I have a question related with the problem shown in the title.
I got a state space model of my system through calculations and it turns out to have a form as
follows
$\dot x(t)=Ax(t)+Br(t)+c$ where A and B are constant matrixes and x and r are state variable
and input, respectivley. The final term is a constant vector with same size as $x$ and I believe it is a
disturbance term. As you can see, it strictly is not linear but I want to make it a linear
form. As I think, since $c$ can be regarded as an input(or disturbance) given to the system right at the
time reference denoted as $t = 0$, It may be represented as $w(t)=c*u(t)$ where
u(t) is a unit step function. In this way, it seems that I could get a state
space representation with multi-inputs
$\dot x(t)=Ax(t)+Br(t)+w(t)$
but I added a unit step function which was absent actually.
I want to know whether doing like this is theoretically correct (not practical view).
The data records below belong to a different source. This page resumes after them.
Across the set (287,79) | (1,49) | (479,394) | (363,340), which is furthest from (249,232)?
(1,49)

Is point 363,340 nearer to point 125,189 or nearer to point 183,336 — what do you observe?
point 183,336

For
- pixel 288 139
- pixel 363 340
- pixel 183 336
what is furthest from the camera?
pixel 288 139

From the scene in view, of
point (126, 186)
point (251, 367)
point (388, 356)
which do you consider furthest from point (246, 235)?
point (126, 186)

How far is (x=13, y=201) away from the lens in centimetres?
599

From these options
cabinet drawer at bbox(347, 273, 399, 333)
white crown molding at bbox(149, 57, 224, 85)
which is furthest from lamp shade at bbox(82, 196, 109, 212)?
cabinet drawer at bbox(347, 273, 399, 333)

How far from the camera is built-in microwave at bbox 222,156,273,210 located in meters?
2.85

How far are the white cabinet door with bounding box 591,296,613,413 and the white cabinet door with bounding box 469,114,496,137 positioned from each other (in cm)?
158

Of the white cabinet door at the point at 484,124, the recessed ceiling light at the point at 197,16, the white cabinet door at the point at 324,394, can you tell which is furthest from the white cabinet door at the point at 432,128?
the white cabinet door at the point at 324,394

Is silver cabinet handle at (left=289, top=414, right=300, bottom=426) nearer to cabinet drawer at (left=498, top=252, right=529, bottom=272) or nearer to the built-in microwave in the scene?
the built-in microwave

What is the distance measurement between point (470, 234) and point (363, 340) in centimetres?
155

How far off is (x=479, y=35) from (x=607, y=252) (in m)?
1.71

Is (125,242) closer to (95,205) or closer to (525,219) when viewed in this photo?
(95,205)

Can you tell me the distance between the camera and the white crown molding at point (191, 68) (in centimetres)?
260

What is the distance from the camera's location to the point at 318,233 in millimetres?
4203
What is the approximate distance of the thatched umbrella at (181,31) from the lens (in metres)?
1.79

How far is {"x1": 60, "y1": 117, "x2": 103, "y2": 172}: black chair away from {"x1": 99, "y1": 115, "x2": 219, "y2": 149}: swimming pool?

And if it's
correct, can I get some reliable reference (sth like a paper) on this?
Thank you.
Best,
This term could be considered as a shift in the input: $$r(t)=r'(t)+a$$
$$ \dot x(t)=A x(t)+B(r'(t)+a)+c $$
then
$$\dot x(t)=A x(t)+B r'(t)+ \underbrace{B a+c}_{=0}$$
Set $a$ in the way that $$Ba=-c$$
In cases where B does not have enough degrees of freedom to do that then it will be questionable whether the input can compensate the effect to $c$ at all.